- OBJECTIVE: Write out each of the records below word for word, keeping every line as it appears.

** start DATA TO USE **

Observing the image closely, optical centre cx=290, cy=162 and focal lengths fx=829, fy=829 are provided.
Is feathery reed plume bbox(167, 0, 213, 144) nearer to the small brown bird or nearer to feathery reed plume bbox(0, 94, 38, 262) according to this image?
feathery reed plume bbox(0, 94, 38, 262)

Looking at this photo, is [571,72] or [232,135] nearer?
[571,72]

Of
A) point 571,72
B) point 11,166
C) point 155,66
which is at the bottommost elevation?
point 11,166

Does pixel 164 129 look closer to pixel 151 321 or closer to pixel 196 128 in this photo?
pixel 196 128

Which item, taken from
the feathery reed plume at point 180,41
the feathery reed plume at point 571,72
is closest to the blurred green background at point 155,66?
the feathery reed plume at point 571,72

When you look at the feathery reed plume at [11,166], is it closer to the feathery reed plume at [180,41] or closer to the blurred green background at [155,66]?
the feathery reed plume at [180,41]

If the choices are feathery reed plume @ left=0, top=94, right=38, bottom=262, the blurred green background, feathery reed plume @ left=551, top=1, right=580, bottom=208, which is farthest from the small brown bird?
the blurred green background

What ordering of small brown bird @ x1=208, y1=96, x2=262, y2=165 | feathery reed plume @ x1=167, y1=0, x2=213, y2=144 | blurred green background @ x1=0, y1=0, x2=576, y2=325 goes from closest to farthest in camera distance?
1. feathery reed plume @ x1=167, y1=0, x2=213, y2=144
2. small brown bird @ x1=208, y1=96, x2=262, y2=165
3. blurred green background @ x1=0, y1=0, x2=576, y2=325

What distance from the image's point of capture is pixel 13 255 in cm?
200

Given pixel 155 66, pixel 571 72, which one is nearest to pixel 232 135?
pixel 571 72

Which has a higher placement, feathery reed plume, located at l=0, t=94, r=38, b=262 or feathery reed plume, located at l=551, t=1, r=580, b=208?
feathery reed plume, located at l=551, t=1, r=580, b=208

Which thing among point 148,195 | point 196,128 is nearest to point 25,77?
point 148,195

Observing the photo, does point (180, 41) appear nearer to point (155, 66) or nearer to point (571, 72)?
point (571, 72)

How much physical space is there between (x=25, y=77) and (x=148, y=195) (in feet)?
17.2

** end DATA TO USE **

- ANSWER FOR THE TASK:
Observing the image closely, optical centre cx=290, cy=162 and focal lengths fx=829, fy=829 are provided.
Is feathery reed plume bbox(167, 0, 213, 144) nearer to the small brown bird or nearer to feathery reed plume bbox(0, 94, 38, 262) according to this image?
feathery reed plume bbox(0, 94, 38, 262)

Looking at this photo, is [571,72] or [232,135] nearer?
[571,72]

Of
A) point 571,72
B) point 11,166
C) point 155,66
which is at the bottommost elevation?
point 11,166

Does pixel 164 129 look closer to pixel 151 321 or closer to pixel 196 128 in this photo?
pixel 196 128

Which item, taken from
the feathery reed plume at point 180,41
the feathery reed plume at point 571,72
is closest to the blurred green background at point 155,66?
the feathery reed plume at point 571,72

When you look at the feathery reed plume at [11,166], is it closer to the feathery reed plume at [180,41] or closer to the blurred green background at [155,66]?
the feathery reed plume at [180,41]

If the choices are feathery reed plume @ left=0, top=94, right=38, bottom=262, the blurred green background, feathery reed plume @ left=551, top=1, right=580, bottom=208, which is farthest from the small brown bird?
the blurred green background

What ordering of small brown bird @ x1=208, y1=96, x2=262, y2=165 | feathery reed plume @ x1=167, y1=0, x2=213, y2=144 | blurred green background @ x1=0, y1=0, x2=576, y2=325 goes from closest to farthest in camera distance?
1. feathery reed plume @ x1=167, y1=0, x2=213, y2=144
2. small brown bird @ x1=208, y1=96, x2=262, y2=165
3. blurred green background @ x1=0, y1=0, x2=576, y2=325

What distance from the image's point of capture is pixel 13 255 in cm?
200

Given pixel 155 66, pixel 571 72, which one is nearest to pixel 232 135?
pixel 571 72

Which has a higher placement, feathery reed plume, located at l=0, t=94, r=38, b=262 or feathery reed plume, located at l=551, t=1, r=580, b=208?
feathery reed plume, located at l=551, t=1, r=580, b=208

Which thing among point 148,195 | point 196,128 is nearest to point 25,77?
point 148,195

Observing the photo, does point (180, 41) appear nearer to point (155, 66) or nearer to point (571, 72)?
point (571, 72)

How much physical space is there between (x=25, y=77) and (x=148, y=195) (in feet)?
17.2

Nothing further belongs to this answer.